# [Task to carry out]
Collect and copy out every line of the data below that contains the word "Pigmented".

# [The records]
>>>

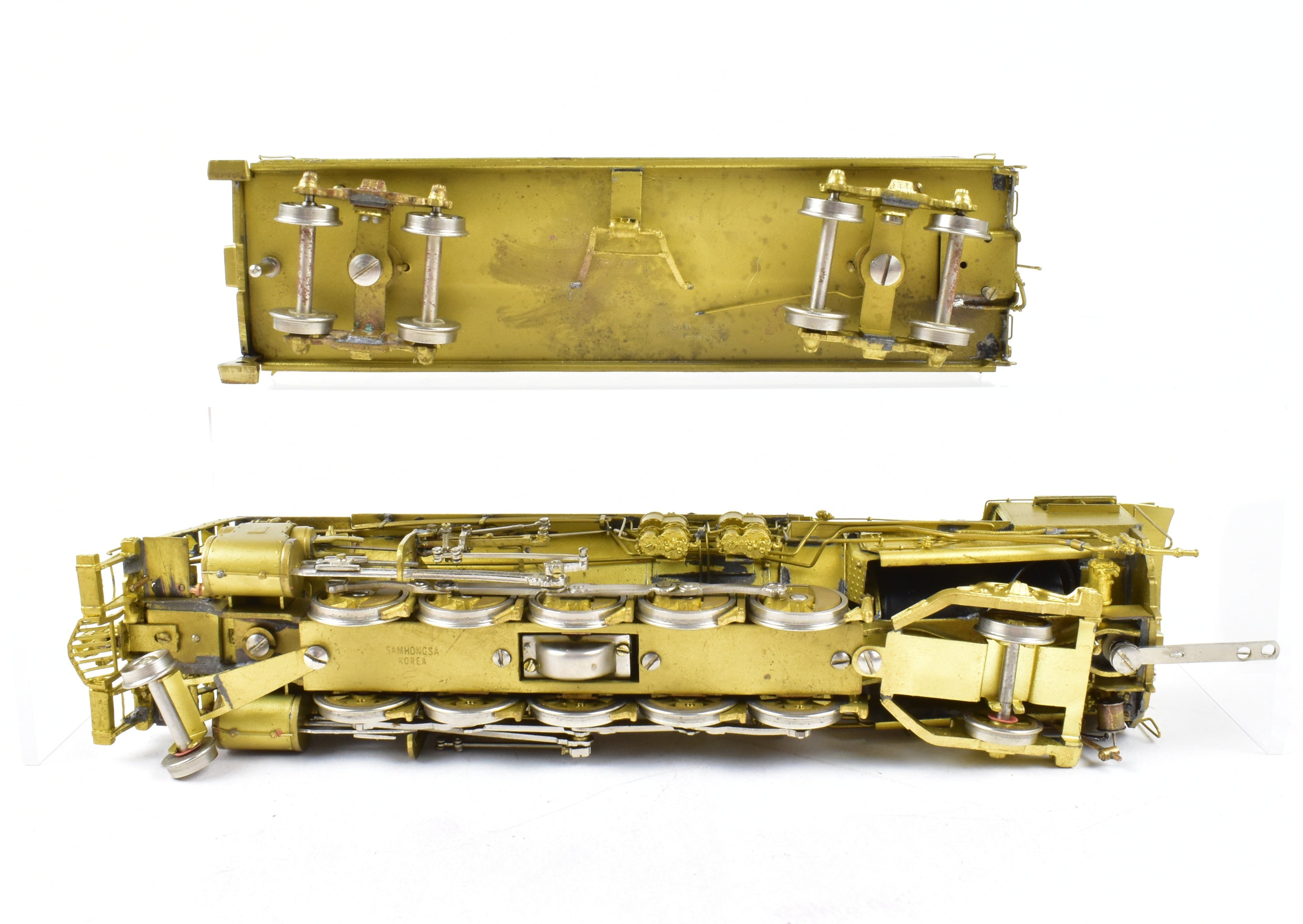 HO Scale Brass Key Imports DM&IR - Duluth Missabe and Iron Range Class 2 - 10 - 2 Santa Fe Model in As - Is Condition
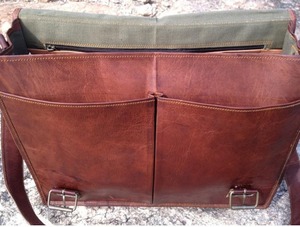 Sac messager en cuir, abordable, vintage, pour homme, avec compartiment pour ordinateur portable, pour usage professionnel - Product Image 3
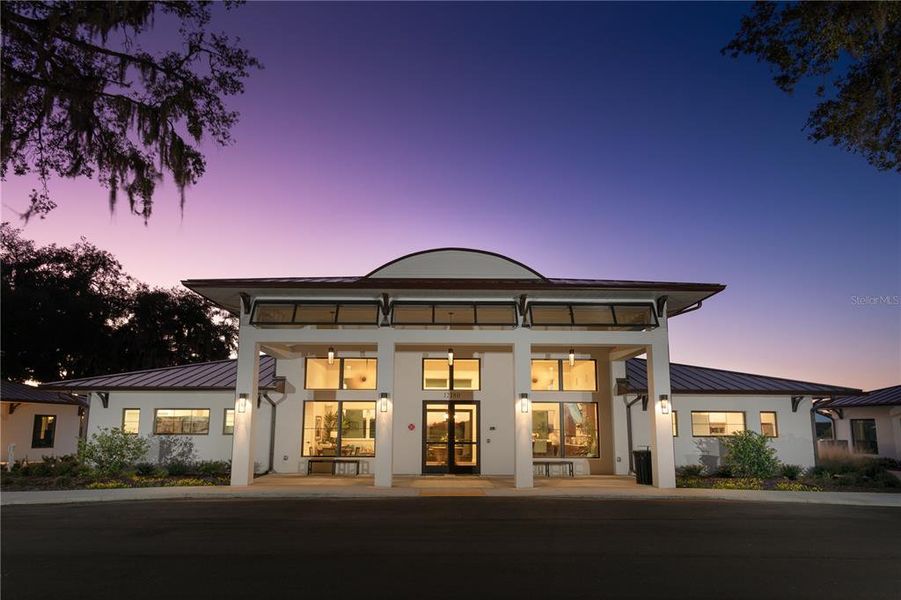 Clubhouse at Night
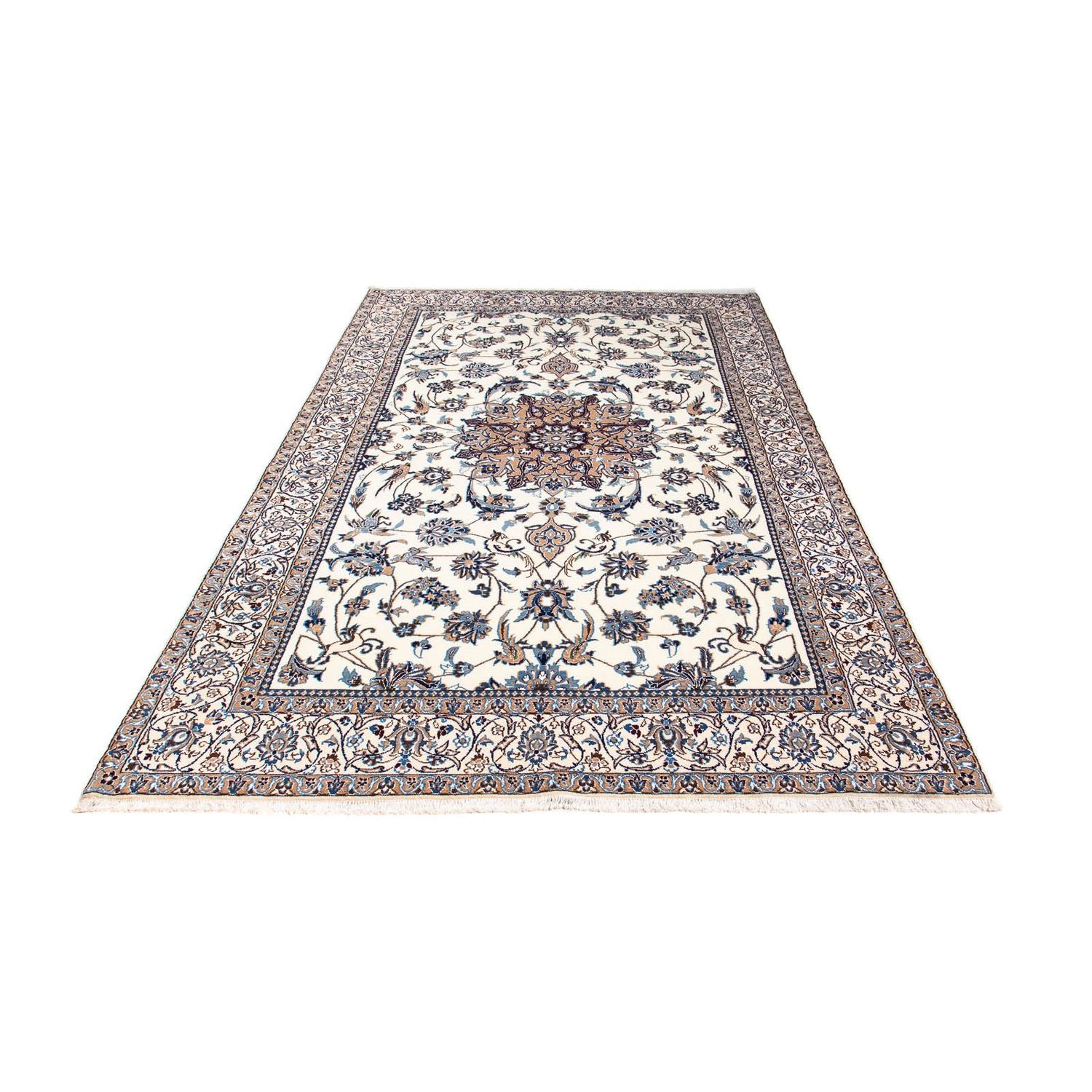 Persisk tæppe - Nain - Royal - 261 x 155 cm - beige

<<<
>>>

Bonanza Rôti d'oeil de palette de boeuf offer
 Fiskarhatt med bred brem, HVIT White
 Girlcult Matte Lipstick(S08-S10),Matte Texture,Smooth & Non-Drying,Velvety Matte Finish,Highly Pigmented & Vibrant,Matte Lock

<<<

# [The completed task]
 Girlcult Matte Lipstick(S08-S10),Matte Texture,Smooth & Non-Drying,Velvety Matte Finish,Highly Pigmented & Vibrant,Matte Lock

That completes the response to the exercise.